US wants more information from Turkey to reconsider support for PYD
Serkan Demirtaş - ANKARA
AFP photo
Washington will re-evaluate its assistance to Syria’s Democratic Union Party (PYD) in the event Turkey provides detailed information on the party’s direct support to outlawed PKK elements operating in Turkey, a U.S. official has said.“We have very strong concerns about PYD actions in northwest Syria … And of course we are very concerned about potential YPG military support from Syria to PKK elements operating in Turkey,” a senior U.S. official told the HDN on Feb. 25.
“When that is raised with me, I continue to ask for the details of the incidents in which Turkish government says it has stopped it from happening. I continue to ask for those details so that if those incidents are happening, then we can try to undertake efforts to address them or to re-evaluate the very limited cooperation we have so far with the groups fighting DAESH,” the official said, using the Arabic acronym of the Islamic State of Iraq and the Levant (ISIL).
The U.S. has limited the supply of ammunition to the Syrian Arab forces that includes the PYD’s armed wing, the People Protection Units (YPG), in their fight against ISIL, but the move still caused unprecedented tension between Turkey and the U.S.
Turkish media aired videos of the PYD using high-tech U.S.-made Javelin missiles in a show of the supply of its sophisticated weaponry system.
“I just want to underscore that the U.S. government has not deployed Javelin missiles or any weapons directly to the YPG. We have provided limited quantities of ammunition to the Syrian Arabs who fight with the YPG and not directly to the YPG,” the official noted.

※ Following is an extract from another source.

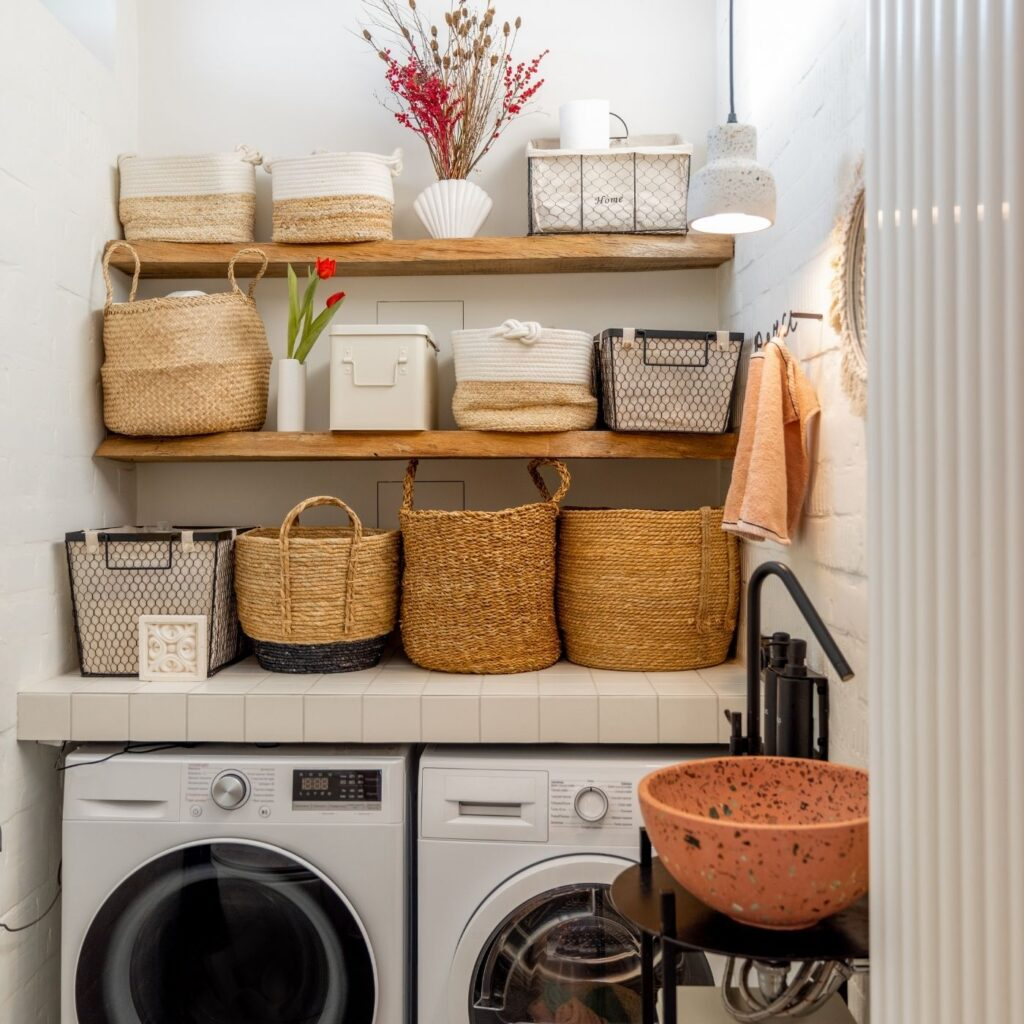 Tidy Home with the right equipment - Laundry room with washer and dryer and baskets above on shelves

“The second thing: if you do any research on Javelin missiles, you will find that these missiles are manufactured in the U.S., but the US military is not the only one that purchases them. Several other NATO militaries and militaries of some non-NATO partners, maybe 10 or 15 countries, have purchased these missiles in the past and I assume that they have them in their inventories,” said the U.S. official. “I can’t obviously say whether or not one of those countries and militaries engaged to provide these to the PYD. I just don’t know.”
The official said the U.S. was very sensitive to Turkish concerns over its security. “And that’s why we have been so conservative in what we are providing and more importantly to whom we are providing it.”
The reactions of the Turkish leadership on the issue are political implications emanating from these concerns, the official said. “Obviously we recognize that this is a very sensitive political issue. And that’s why you will continue to hear such strong statements from Washington, condemning PKK terrorism and calling on the PKK to cease the violence it [has committed] in Turkey.”